There is a difference between goals and milestones. One sets the former; the latter just happen. In retirement, I’m not really a goal-oriented person but here are few of my personal milestones. You might have your own.
Maybe the biggest milestone for most riders is that first century. Riding 100 miles on a bike is a big deal.
I had been riding for a couple of years when I attempted my first one, the Indian Valley Century in Plumas County, where I resided at the time. I rode with a couple of friends and made a couple more during the ride.
The route is relatively flat for the first 35 miles, then a tough climb followed by a long downhill and back the same 35 miles. I remember heading to the finish after the last rest stop, knowing it was an easy route home and I was going to make it.
I did that ride for nine consecutive years. Five of those years featured bitter cold, rain and/or snow.

ACTIVITY A: Copy the passage on cycling milestones word for word, starting with "There is a difference" and going on through "a big deal.".
ACTIVITY B: According to the passage on cycling milestones, for how many consecutive years did the writer ride the Indian Valley Century?

DATA SECTION:
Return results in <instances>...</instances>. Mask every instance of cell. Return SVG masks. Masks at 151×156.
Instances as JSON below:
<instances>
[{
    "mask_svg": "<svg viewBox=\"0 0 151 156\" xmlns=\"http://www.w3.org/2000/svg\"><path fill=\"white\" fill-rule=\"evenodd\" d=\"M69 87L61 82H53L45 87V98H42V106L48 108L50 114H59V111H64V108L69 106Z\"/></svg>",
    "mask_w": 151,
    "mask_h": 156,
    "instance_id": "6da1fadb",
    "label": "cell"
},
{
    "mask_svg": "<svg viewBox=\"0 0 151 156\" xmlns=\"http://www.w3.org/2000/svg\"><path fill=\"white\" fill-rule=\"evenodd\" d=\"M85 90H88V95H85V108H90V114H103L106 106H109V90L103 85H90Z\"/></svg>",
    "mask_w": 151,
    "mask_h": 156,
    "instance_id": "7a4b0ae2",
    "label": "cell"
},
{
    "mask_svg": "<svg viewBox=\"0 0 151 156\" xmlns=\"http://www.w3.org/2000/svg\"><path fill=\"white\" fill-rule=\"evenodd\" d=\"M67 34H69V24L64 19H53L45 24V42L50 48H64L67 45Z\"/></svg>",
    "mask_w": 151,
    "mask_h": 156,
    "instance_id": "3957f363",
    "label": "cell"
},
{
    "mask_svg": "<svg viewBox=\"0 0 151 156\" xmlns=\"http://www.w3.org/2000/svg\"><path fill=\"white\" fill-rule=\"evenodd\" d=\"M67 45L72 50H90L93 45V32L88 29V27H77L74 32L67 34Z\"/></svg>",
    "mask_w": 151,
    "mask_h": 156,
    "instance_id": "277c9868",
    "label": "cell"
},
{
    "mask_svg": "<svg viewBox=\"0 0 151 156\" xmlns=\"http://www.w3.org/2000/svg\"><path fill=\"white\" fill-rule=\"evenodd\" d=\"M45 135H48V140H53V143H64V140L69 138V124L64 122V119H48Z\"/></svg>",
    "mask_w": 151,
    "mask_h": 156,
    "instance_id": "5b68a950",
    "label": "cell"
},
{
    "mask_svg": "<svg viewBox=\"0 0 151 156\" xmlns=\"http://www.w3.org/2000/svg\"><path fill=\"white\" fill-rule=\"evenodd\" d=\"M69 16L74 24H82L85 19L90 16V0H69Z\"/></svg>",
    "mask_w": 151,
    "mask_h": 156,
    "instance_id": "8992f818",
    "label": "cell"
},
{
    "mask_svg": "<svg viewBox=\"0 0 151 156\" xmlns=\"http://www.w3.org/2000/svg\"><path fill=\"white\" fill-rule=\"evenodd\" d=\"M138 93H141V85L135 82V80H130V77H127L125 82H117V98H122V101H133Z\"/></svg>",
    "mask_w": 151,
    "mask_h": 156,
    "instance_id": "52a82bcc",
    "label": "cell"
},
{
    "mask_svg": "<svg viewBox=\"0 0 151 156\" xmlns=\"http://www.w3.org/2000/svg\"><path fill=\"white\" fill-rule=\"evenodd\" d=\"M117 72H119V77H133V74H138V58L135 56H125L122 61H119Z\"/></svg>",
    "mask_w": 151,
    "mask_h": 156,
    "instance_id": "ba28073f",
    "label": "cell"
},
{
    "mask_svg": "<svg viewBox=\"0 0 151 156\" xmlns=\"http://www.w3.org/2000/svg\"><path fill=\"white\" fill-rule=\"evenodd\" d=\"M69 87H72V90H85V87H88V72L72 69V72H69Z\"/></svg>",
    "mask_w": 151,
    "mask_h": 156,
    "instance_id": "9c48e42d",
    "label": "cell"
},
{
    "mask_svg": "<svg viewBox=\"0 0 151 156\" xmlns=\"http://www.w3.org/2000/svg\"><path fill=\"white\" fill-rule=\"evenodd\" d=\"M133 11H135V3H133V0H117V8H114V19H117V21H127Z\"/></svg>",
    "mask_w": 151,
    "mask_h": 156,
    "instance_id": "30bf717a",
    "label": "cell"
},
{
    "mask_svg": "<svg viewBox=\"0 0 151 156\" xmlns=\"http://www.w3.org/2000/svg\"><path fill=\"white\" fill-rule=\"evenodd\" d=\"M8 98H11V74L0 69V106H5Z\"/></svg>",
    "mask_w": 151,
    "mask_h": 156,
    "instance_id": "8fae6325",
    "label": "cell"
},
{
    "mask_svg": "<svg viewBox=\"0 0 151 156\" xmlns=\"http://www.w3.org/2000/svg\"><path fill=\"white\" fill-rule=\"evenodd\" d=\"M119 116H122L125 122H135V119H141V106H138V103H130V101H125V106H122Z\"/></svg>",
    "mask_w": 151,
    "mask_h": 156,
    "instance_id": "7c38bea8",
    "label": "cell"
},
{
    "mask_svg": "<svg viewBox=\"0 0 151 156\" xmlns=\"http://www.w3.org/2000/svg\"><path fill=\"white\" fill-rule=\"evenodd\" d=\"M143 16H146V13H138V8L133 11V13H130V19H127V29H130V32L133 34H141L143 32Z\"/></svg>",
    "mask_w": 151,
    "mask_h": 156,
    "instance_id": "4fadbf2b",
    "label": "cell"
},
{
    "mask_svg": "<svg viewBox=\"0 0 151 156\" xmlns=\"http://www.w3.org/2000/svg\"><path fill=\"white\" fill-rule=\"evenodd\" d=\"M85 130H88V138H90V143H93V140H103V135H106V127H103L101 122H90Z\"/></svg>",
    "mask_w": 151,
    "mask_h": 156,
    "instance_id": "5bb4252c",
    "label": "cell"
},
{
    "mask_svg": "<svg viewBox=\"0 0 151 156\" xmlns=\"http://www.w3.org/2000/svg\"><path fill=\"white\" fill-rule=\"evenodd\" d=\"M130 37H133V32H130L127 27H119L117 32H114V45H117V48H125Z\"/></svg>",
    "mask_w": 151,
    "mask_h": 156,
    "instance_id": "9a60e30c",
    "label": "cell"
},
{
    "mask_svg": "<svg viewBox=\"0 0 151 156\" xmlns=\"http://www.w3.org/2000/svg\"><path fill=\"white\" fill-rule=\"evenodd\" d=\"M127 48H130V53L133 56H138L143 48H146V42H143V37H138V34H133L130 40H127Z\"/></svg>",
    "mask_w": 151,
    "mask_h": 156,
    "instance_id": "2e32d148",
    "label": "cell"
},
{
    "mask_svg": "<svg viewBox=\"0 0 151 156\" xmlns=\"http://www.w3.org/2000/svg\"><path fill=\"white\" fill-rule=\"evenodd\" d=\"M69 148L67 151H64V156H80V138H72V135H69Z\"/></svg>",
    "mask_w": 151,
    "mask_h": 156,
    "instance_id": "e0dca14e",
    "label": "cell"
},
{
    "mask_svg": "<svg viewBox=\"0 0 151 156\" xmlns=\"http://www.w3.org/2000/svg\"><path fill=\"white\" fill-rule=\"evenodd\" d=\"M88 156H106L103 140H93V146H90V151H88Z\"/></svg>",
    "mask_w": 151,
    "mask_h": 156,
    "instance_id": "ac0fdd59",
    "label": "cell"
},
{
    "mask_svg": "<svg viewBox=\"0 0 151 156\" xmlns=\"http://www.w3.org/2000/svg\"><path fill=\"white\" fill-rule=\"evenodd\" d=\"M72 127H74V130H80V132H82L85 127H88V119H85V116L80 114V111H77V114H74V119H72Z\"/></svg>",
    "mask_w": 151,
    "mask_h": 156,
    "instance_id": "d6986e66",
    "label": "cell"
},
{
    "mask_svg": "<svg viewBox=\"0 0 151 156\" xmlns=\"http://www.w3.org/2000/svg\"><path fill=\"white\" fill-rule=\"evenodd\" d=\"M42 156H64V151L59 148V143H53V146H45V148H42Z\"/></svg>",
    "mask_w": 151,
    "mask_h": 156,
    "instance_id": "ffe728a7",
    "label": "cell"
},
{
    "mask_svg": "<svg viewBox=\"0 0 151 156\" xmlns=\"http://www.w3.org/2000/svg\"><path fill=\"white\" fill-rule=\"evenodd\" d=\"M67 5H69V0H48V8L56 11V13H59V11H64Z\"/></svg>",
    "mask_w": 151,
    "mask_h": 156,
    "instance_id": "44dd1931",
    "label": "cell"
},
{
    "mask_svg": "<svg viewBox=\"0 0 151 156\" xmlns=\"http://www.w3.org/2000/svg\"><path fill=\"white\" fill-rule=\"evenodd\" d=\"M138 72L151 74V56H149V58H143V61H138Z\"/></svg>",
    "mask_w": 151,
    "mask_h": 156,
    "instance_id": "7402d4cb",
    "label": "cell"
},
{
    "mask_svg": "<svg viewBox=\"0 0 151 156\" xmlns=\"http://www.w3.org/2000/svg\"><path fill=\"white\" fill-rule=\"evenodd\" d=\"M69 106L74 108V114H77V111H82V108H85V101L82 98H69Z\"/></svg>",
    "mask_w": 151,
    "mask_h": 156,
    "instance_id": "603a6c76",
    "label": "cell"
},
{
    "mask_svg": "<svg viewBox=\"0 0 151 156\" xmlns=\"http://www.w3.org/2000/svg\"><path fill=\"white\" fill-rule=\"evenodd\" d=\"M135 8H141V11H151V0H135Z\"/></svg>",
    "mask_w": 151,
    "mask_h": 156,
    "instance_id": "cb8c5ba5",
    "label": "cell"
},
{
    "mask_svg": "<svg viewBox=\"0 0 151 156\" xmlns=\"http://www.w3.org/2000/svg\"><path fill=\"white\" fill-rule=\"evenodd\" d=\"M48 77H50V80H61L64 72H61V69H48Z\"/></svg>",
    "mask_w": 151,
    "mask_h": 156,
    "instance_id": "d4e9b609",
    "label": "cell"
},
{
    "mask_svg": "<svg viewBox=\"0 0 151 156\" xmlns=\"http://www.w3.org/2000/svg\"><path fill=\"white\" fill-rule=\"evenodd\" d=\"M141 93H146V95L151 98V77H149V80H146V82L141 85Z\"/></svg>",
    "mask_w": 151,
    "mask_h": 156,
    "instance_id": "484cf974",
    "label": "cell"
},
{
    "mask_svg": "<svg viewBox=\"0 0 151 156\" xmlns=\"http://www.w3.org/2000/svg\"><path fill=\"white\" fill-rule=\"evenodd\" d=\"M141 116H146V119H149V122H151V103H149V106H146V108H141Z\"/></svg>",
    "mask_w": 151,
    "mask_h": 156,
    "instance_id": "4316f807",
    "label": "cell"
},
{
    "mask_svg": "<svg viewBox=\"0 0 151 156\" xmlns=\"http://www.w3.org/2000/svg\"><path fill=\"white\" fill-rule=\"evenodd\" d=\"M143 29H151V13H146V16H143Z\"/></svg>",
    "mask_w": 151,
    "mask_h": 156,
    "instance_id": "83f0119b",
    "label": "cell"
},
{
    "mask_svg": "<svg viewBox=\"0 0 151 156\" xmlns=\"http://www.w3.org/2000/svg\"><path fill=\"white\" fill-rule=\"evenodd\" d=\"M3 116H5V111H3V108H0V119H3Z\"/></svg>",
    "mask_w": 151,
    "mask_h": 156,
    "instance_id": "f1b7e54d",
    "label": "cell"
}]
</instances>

EXERCISE OUTPUT A:
There is a difference between goals and milestones. One sets the former; the latter just happen. In retirement, I’m not really a goal-oriented person but here are few of my personal milestones. You might have your own.
Maybe the biggest milestone for most riders is that first century. Riding 100 miles on a bike is a big deal.

EXERCISE OUTPUT B: Nine consecutive years.